+++ 原文摘录 +++

大家都知道,Hadoop中为Key的数据类型必须实现WritableComparable接口,而Value的数据类型只需要实现Writable接口即可;能做Key的一定可以做Value,能做Value的未必能做Key.但是具体应该怎么应用呢?----本篇文章将结合手机上网流量业务进行分析。
核心:JDK中自带的序列化机制会传递对象的继承结构信息,而hadoop中的序列化机制不会传递对象的继承结构信息.
先介绍一下业务场景:统计每个用户的上行流量和,下行流量和,以及总流量和。
本次描述所用数据:
日志格式描述:
日志flowdata.txt中的具体数据:
下载地址:链接:https://pan.baidu.com/s/1_uTmheiguruyx20u8VrASA 提取码:sjtt
接下来贴出详细代码,代码中含有详细注释,从代码中可以看出,用到了hadoop自定义的数据类型FlowType,因为FlowType只做value,所以在代码中只需要实现Writable接口。

+++ 提取材料 +++

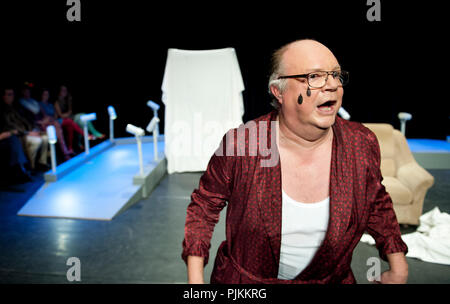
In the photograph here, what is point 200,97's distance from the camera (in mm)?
5180

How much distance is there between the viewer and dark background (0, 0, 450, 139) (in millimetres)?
5840

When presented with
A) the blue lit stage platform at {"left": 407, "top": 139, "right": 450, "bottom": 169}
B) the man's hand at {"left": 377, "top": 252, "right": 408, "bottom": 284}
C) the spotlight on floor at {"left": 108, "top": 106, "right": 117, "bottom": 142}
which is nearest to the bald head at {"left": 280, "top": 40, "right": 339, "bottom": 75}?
the man's hand at {"left": 377, "top": 252, "right": 408, "bottom": 284}

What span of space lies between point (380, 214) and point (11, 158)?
17.3ft

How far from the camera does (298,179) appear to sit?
1.08 m

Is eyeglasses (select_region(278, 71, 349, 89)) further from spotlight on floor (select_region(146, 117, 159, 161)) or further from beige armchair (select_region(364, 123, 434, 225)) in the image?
spotlight on floor (select_region(146, 117, 159, 161))

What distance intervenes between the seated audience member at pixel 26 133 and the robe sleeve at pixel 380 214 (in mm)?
5247

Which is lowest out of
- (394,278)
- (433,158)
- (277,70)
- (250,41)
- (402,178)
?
(433,158)

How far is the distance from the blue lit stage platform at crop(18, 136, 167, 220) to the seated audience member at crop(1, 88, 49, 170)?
0.68m

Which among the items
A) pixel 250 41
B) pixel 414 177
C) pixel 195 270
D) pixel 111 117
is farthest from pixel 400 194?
pixel 111 117

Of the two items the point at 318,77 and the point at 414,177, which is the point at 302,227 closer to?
the point at 318,77

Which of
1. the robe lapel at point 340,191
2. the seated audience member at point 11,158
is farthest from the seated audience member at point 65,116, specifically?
the robe lapel at point 340,191

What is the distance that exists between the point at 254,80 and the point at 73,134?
13.0ft

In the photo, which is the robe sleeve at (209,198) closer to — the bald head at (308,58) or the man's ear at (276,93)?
the man's ear at (276,93)
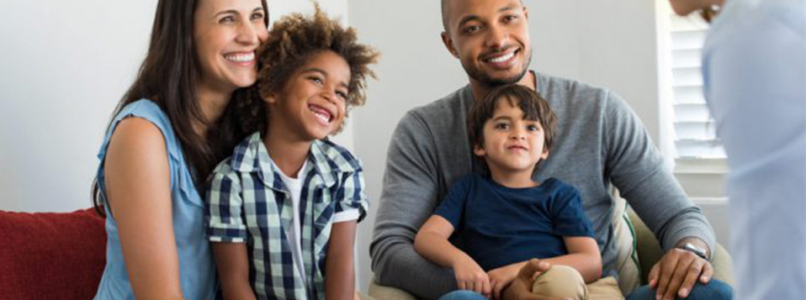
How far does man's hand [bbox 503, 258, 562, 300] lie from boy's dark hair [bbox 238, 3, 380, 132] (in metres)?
0.45

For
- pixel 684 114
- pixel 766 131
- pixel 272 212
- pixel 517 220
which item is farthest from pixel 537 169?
pixel 766 131

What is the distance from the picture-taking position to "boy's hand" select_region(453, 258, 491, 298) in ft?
6.07

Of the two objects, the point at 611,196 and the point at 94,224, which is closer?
the point at 94,224

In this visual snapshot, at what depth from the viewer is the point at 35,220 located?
1749mm

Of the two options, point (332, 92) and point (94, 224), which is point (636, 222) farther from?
point (94, 224)

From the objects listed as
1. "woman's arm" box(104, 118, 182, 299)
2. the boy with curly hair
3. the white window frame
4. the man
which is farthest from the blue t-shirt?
the white window frame

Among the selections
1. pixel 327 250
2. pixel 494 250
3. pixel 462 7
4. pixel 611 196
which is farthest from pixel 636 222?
pixel 327 250

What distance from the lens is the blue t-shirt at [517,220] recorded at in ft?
6.49

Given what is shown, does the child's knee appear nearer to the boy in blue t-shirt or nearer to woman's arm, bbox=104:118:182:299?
the boy in blue t-shirt

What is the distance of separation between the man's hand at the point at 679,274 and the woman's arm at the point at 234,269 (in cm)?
77

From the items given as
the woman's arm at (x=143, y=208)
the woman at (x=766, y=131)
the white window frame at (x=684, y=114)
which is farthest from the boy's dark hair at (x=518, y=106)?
the woman at (x=766, y=131)

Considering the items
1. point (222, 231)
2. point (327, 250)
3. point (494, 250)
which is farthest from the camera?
point (494, 250)

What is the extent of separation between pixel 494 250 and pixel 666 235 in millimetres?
385

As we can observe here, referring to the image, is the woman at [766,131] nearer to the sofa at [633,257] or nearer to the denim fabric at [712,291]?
the denim fabric at [712,291]
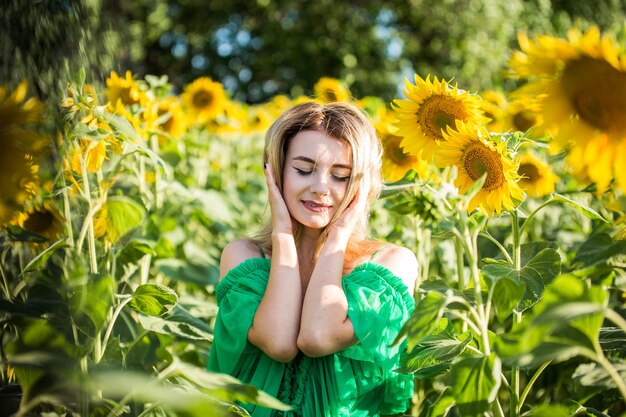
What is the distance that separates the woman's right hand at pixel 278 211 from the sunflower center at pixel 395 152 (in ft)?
1.36

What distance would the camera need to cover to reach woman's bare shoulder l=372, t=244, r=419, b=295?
1553 millimetres

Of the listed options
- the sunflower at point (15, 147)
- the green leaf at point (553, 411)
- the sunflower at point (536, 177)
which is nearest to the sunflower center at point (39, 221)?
the sunflower at point (15, 147)

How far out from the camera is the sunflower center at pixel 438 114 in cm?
153

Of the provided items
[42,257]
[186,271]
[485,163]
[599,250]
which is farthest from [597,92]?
[186,271]

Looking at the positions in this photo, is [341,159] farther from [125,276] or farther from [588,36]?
[588,36]

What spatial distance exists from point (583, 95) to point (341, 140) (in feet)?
2.27

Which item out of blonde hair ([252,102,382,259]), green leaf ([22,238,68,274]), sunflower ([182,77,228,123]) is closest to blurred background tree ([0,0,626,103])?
sunflower ([182,77,228,123])

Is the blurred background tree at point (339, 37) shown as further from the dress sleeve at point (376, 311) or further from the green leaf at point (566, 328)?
the green leaf at point (566, 328)

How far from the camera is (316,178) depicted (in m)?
1.57

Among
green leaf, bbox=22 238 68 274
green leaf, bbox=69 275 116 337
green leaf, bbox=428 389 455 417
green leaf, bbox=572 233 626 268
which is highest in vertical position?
green leaf, bbox=572 233 626 268

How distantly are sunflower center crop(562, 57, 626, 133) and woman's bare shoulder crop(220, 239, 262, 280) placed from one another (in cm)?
86

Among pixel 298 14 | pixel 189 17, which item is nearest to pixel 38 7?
pixel 298 14

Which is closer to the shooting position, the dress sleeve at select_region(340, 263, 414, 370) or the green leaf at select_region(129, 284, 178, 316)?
the green leaf at select_region(129, 284, 178, 316)

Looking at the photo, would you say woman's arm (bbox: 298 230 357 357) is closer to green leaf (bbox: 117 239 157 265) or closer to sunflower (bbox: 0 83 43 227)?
green leaf (bbox: 117 239 157 265)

+++

• [给定任务 A]:
根据关于Hadoop自定义数据类型的原文,回答下列问题:
(i) 在Hadoop中,作为Key的数据类型必须实现哪个接口?
(ii) 本次业务场景要统计每个用户的哪几项流量?
(iii) 存放日志数据的文件叫什么名字?
• [给定任务 B]:
依据关于Hadoop自定义数据类型的原文,说明为什么FlowType在代码中只需要实现Writable接口。
• [给定任务 C]:
接着关于Hadoop自定义数据类型的原文最后一句往下续写。

• [练习结果 A]:
(i) WritableComparable接口。
(ii) 上行流量和、下行流量和以及总流量和。
(iii) flowdata.txt。

• [练习结果 B]:
FlowType只用作Value,不用作Key。在Hadoop中,Value的数据类型只需实现Writable接口,只有作Key的类型才必须实现WritableComparable接口。

• [练习结果 C]:
package FlowSum;
import java.io.DataInput;
import java.io.DataOutput;
import java.io.IOException;
import org.apache.hadoop.conf.Configuration;
import org.apache.hadoop.fs.FSDataInputStream;
import org.apache.hadoop.fs.FileSystem;
import org.apache.hadoop.fs.Path;
import org.apache.hadoop.io.IOUtils;
import org.apache.hadoop.io.LongWritable;
import org.apache.hadoop.io.Text;
import org.apache.hadoop.io.Writable;
import org.apache.hadoop.mapreduce.Job;
import org.apache.hadoop.mapreduce.Mapper;
import org.apache.hadoop.mapreduce.Reducer;
import org.apache.hadoop.mapreduce.lib.input.FileInputFormat;
import org.apache.hadoop.mapreduce.lib.input.TextInputFormat;
import org.apache.hadoop.mapreduce.lib.output.FileOutputFormat;
import org.apache.hadoop.mapreduce.lib.output.TextOutputFormat;
import org.apache.hadoop.mapreduce.lib.partition.HashPartitioner;
//本程序的目的是统计每个用户的上行流量和,下行流量和,以及总流量和:用到的知识点是hadoop中自定义数据类型(序列化与反序列化机制)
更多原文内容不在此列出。